The 18-month treatment window limits the total bone gain achievable with either drug. Both drugs lose their benefit if not followed by anti-resorptive therapy, making sequential treatment planning essential.
Long-term fracture data beyond 3-4 years (including the sequential therapy period) is limited. The ACTIVExtend trial followed patients for a total of approximately 43 months (18 months abaloparatide plus 24 months alendronate), which represents the longest available follow-up for the abaloparatide sequence. Teriparatide has more long-term observational data due to its 15-year head start.

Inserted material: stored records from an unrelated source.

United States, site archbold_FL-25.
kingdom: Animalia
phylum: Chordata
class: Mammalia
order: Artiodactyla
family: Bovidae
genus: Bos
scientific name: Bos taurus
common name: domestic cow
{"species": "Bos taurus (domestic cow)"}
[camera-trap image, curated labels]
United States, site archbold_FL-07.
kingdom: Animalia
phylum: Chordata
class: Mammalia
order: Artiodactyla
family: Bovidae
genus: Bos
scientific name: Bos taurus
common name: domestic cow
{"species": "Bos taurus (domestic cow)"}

Cost is a practical differentiator. Both drugs carry high list prices ($2,000-3,500/month in the US), but teriparatide now has biosimilar competition, which may lower costs. Abaloparatide has no biosimilar competitors.

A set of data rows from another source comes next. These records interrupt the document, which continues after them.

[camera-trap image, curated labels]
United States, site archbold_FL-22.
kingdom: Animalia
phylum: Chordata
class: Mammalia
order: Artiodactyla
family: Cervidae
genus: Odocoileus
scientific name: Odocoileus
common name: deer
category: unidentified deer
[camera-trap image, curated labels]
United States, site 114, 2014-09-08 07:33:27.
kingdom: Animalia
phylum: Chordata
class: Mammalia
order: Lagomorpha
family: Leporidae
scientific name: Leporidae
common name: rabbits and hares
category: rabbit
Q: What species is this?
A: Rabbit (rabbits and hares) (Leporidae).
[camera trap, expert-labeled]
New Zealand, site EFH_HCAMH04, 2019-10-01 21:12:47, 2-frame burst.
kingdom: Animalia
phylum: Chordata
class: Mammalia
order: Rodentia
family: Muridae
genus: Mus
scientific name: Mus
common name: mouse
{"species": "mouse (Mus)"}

Neither drug has been compared head-to-head with romosozumab (Evenity), the sclerostin antibody that builds bone through a different mechanism entirely. Network meta-analyses suggest all three anabolic agents outperform bisphosphonates for BMD gain, but direct comparison data between the newer agents is lacking. The choice between teriparatide, abaloparatide, and romosozumab often comes down to individual patient risk profiles and insurance coverage. For context on other peptide therapies for bone, see calcitonin: the bone-protecting peptide hormone. For research on peptides that may affect fracture healing, see BPC-157 and bone healing.
The Bottom Line
Teriparatide and abaloparatide both build bone through PTH1R activation but differ in receptor binding kinetics. Abaloparatide's preferential binding to the transient RG conformation produces greater BMD gains at the hip and femoral neck with lower hypercalcemia rates compared to teriparatide. Both drugs reduce vertebral fractures by 80-86% versus placebo. Sequential therapy with alendronate after either drug maintains and extends the gains. The ACTIVE trial provides the primary comparison data, though it was not powered for a direct head-to-head statistical comparison.